[Set exercise] Find every line in the entries below that contains the word "left", and copy each of those lines in full. Match case exactly.
※ ※ ※
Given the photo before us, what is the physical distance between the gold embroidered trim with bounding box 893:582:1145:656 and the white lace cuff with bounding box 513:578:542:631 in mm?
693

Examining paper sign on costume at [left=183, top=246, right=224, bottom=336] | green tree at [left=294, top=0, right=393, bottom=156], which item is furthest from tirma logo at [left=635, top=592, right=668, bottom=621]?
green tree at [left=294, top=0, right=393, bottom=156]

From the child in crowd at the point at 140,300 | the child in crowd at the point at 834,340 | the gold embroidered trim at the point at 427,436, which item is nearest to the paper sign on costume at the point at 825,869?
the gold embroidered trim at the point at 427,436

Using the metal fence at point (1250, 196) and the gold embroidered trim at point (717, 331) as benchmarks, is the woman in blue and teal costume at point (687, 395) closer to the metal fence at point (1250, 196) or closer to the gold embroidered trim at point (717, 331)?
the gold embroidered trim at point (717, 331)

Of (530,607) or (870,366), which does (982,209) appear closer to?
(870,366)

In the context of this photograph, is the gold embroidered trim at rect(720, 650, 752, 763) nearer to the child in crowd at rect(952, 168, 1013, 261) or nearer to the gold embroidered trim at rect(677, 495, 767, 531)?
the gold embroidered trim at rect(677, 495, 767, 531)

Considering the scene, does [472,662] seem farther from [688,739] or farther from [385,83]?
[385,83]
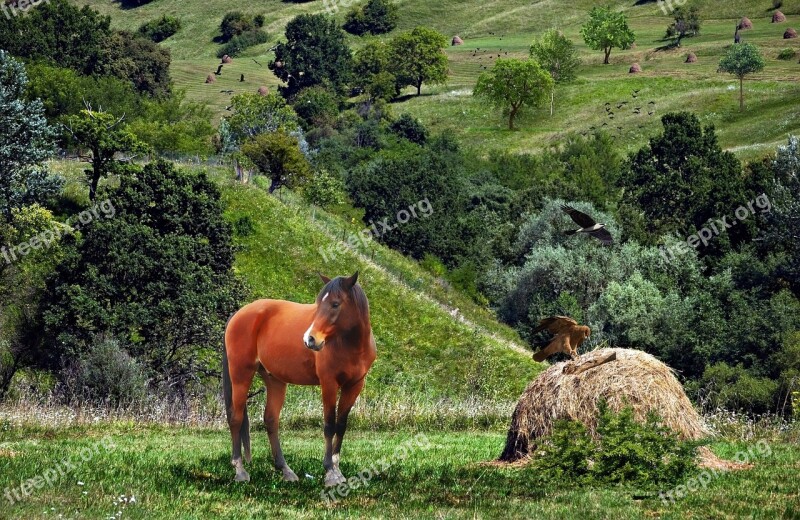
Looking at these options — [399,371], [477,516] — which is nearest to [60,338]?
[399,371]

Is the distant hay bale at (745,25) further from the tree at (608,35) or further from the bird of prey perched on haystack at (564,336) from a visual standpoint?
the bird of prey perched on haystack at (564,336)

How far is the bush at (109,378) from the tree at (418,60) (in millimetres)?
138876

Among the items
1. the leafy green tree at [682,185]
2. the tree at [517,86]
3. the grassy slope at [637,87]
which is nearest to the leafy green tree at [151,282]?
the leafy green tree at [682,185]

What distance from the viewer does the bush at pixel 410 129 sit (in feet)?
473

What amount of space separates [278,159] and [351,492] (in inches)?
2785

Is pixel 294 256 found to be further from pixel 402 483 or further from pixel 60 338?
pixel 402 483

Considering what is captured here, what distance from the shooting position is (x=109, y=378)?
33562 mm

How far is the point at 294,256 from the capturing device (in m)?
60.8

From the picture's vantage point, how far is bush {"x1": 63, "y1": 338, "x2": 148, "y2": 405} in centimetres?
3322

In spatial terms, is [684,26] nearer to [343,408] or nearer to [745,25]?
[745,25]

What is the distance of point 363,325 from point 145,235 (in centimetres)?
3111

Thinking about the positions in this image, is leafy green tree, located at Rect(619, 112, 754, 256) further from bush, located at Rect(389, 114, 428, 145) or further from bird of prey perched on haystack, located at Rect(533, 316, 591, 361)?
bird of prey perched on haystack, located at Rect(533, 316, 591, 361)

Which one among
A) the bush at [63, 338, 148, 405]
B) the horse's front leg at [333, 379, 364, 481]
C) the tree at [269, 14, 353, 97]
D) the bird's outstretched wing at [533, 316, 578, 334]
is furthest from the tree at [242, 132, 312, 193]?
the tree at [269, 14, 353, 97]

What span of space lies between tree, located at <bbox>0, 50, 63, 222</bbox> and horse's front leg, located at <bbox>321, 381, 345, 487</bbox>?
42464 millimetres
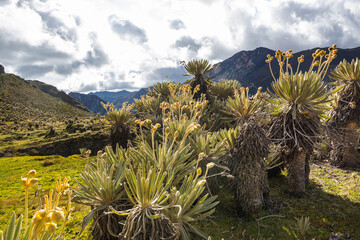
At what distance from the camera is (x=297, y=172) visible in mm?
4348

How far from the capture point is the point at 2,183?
※ ※ ※
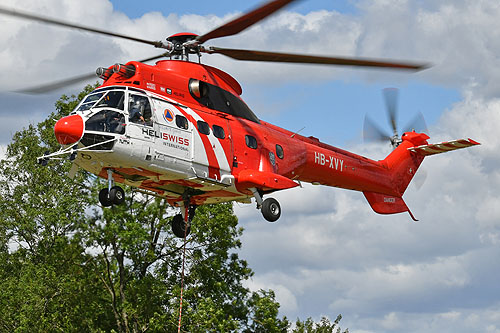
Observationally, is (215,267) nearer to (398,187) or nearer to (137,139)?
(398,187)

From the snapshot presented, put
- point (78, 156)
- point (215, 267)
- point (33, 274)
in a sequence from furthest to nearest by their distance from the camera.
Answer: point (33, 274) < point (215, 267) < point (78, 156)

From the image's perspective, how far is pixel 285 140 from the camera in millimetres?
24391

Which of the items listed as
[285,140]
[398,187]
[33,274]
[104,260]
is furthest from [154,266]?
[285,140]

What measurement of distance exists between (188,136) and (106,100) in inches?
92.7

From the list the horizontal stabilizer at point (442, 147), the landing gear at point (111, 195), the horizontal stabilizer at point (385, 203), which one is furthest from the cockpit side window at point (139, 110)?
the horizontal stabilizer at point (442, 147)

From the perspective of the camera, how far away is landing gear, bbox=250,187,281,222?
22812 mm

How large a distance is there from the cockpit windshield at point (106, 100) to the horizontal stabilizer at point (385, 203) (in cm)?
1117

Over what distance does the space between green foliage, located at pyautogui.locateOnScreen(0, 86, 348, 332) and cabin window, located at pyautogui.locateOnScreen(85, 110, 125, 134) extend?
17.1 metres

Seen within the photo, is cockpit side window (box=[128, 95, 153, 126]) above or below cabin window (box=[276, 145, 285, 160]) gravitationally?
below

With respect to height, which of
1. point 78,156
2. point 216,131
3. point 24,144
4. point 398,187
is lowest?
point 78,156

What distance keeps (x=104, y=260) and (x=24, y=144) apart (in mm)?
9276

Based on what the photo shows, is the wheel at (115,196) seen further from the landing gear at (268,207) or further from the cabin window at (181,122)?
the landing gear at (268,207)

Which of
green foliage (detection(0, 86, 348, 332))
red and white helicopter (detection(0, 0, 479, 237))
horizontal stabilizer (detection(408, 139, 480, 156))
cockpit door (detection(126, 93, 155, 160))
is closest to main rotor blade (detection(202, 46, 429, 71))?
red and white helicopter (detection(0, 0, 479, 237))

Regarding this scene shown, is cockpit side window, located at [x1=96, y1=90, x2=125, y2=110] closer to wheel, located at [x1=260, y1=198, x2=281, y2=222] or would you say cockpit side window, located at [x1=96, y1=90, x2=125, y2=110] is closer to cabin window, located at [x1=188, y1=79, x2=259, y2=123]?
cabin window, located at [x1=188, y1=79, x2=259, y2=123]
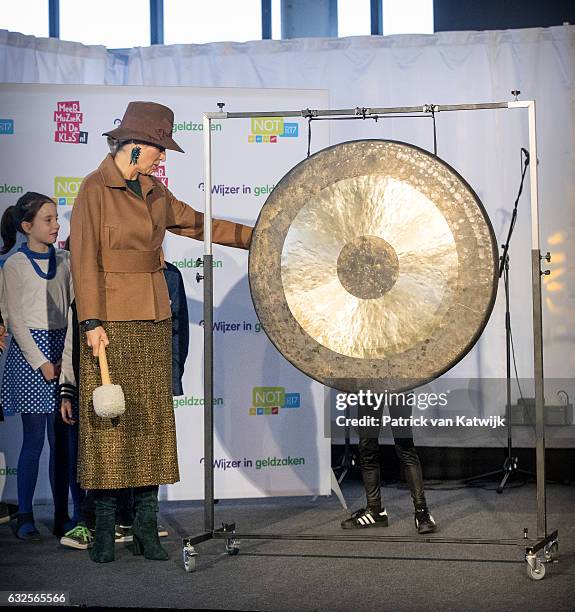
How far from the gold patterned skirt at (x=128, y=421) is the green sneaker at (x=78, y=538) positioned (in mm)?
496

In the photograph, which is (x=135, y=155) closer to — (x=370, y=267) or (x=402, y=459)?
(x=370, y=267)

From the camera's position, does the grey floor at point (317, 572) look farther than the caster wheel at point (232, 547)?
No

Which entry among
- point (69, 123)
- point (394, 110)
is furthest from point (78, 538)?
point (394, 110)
※ ※ ※
[Solution to this task]
Examining paper sign on costume at [left=183, top=246, right=224, bottom=336] | green tree at [left=294, top=0, right=393, bottom=156], which item is furthest from tirma logo at [left=635, top=592, right=668, bottom=621]?
green tree at [left=294, top=0, right=393, bottom=156]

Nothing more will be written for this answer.